四畳半の部屋に男女7~8人だったと思うが集まった、
いや、待てよ 10人だったかな ?

八幡様の小さな石の鳥居、その横に 古びたボロアパ-ト
は建っていた。

膝小僧抱えた、男のひとり住まい・・・

昭和が光芒きらめいて、紅い夕日が片山町に差し込んでいた。

あれは、そう!
私の弟分 Z昌が和歌山へ発つ少し前のことだった、

ふたりの乙女が泣いた・・・
「男の友情って、すごい! 男の人って・・・?」
感激の余りすすり上げて泣いた・・・

・・・

男の友情  男の世界
女には、わからない 男の世界

紐解いて 見ましょうかね・・・

当時の八幡浜市には南予の有名進学校八幡浜高校と
新しく出来たばかりの八幡浜工業高校の二高が在った。

その中に、工業のI、八高のF、と謳われた2人の双璧がいた、
Iは、後日 極真会館芦原道場の第一期生として入門し初期の
芦原道場を支えた功労者である。

2人の性格はどちらかと言えば陰と陽、しかし2人は気が合った。

「Sさん、ワシ 和歌山へ行くよ!」 我がアパートにイソ浪の
F (Z昌) が唐突に言い出した、
「どこへ ?」 私の問いに・・・「S へ!」

一流企業のS金属工業和歌山製鉄所に就職が決まった、その経緯は
知る由もなかったが、曹洞宗の末寺の住職をしている父親の関係
ではなかったかと思う。

彼を慕う後輩達が音頭を取って我がボロアパートで送別会をする
事になった、 さて・・・?

主人公のF (Z昌)プロボクサ-K、KはFの和歌山行きに誘発されて
心機一転、京都のプロボクシングジムヘカムバックのため旅立つ事に
なる。

Fの一の弟分W、松山の私立高校、空手指導員の道を目指して日空協
で稽古に励むO、その他同級生と女友達の送別会だった。

ビ-ルでの乾杯! 熱のこもった激励でとうとうFの涙腺が緩んだ ?
「Sさん! 僕はやる! かならず頑張ってみせる!」それまで押さえて
いた気持ちが崩れ落ちた。

顔を紅くして充血した両の目から大粒の涙が溢れ出した・・・
それは、嗚咽と共に腹から搾り出す誓いの言葉に溶け込んだ。

周囲の友も貰い泣き「Z昌ちゃん頑張ってよ、身体に気をつけてぇな!」
狭いベニヤ板の四畳半が、感激に震えた。

乙女たちの嗚咽が大きくなった・・・
「男の友情って、すごい! 男の人って・・・?」後は言葉にならなかった。

☆ ☆ ☆ ☆ ☆

» **作業指示**:
提示テキストに登場する地名を、初出の順にすべて列挙せよ。 データは提示テキストとは独立した別個の資料である。

» **提示データ**:
☆ ☆ ☆ ☆ ☆

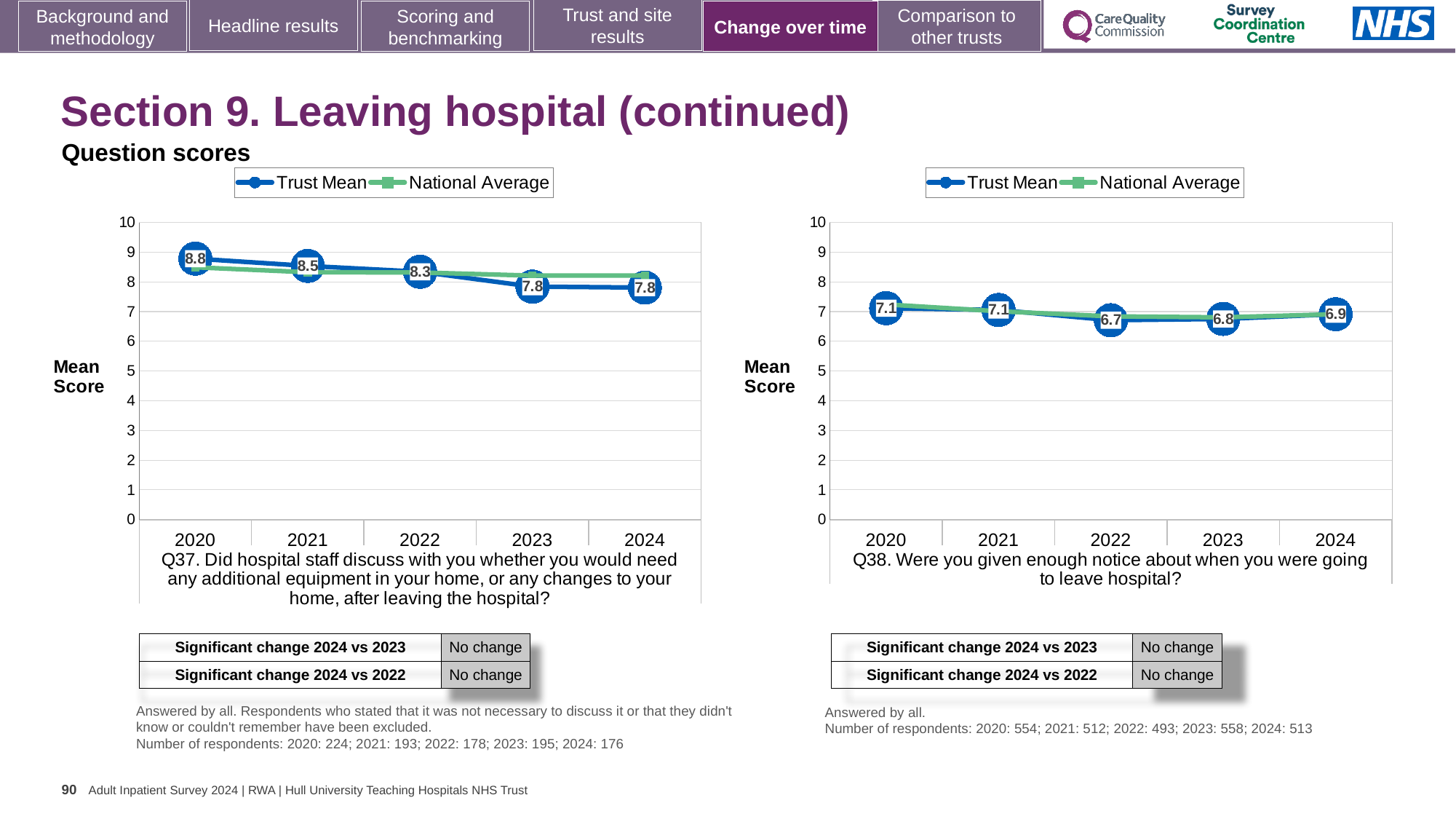
In the Q37 chart (left), what is the Trust Mean score for 2024? 7.8 In the Q38 chart (right), is the Trust Mean score for 2021 larger or smaller than the Trust Mean score for 2022? larger In the Q37 chart (left), what is the Trust Mean score for 2020? 8.8 In the Q38 chart (right), what is the Trust Mean score for 2024? 6.9 In the Q38 chart (right), which year has the lowest Trust Mean score? 2022 In the Q38 chart (right), what is the Trust Mean score for 2022? 6.7 In the Q37 chart (left), what is the difference between the Trust Mean scores for 2020 and 2024? 1.0 How many years are plotted on the x axis of the Q38 chart (right)? 5 In the Q37 chart (left), which year has the highest Trust Mean score? 2020 How many series does the legend of the Q37 chart (left) list? 2 What kind of chart is the Q37 chart (left)? Line chart In the Q37 chart (left), is the Trust Mean value for 2023 greater or less than 8? less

☆ ☆ ☆ ☆ ☆

» **解答**:
片山町、和歌山、八幡浜市、南予、京都、松山